Raines hires ex-Fannie Mae lobbyist
The embattled ex-chief executive of Fannie Mae has turned to one of the housing giant’s past senior lobbyists for help.
Franklin Raines, who was forced out of Fannie Mae in 2004 during its accounting scandal, has hired Maloney Government Relations. The firm was founded by Bob Maloney, the former vice president of government relations for Fannie Mae who is listed as the sole lobbyist for Raines.
{mosads}Maloney will help Raines with “hearing preparation,” according to disclosure forms filed with the Senate Office of Public Records on Christmas Eve.
Maloney is considered to have close ties to members of the Congressional Black Caucus. At Fannie Mae he launched a tradition of hosting receptions honoring chairmen and members of the CBC. Maloney lobbied for the housing giant up until 2007, according to forms.

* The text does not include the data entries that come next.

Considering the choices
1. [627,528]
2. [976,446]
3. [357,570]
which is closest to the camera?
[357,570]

This will not be the first time Raines has personally retained lobbyists. Throughout 2007, the law firm of Williams & Connolly, on behalf of Raines, hired Clyburn Consulting. That firm is run by William Clyburn, who is the cousin of House Majority Whip James Clyburn (D-S.C.). Earning fees of about $110,000, the lobby firm monitored financial services legislation for Raines, according to public records.
Raines has often been a target of Congress as it has examined the collapse of the housing market, which many blame on Fannie Mae and the other government-sponsored housing company, Freddie Mac.

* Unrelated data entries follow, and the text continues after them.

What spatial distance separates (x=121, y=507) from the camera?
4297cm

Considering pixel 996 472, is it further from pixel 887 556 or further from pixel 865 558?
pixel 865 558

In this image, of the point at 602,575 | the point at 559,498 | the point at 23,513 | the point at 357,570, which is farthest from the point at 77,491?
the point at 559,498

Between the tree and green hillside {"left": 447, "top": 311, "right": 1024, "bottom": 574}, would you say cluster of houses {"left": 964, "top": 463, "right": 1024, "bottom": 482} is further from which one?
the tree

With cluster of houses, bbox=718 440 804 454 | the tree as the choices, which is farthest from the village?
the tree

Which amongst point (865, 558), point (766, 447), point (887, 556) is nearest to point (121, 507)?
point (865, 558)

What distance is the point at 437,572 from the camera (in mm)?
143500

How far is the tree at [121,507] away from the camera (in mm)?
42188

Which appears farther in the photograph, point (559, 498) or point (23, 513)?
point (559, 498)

The former executive appeared before the House Oversight and Government Reform Committee this month and faced tough questions from lawmakers over his role in the housing crisis.
The new lobbying contract could signal that Raines believes he will have to testify in front of Congress again next year.
In April, Raines paid nearly $25 million to settle a lawsuit with the federal government over his involvement in Fannie Mae’s accounting scandal. He, however, denied any wrongdoing.
The two corporations have been charged with aggressively pushing subprime loans to those who could not afford homes, which led to record foreclosures this year. At the congressional hearing this month, Raines blamed regulators for the housing market collapse by encouraging Fannie Mae and others to expand into the riskier loans. Both Fannie and Freddie were taken over by the federal government this September in a deal worth up to $200 billion.
Raines became an election-year issue when the Republican presidential campaign of Sen. John McCain (Ariz.) ran a television ad charging the former Fannie Mae executive was a close adviser to President-elect Obama. Obama’s campaign denied the charge.
Messages left for Maloney and attorneys at Williams & Connolly were not returned.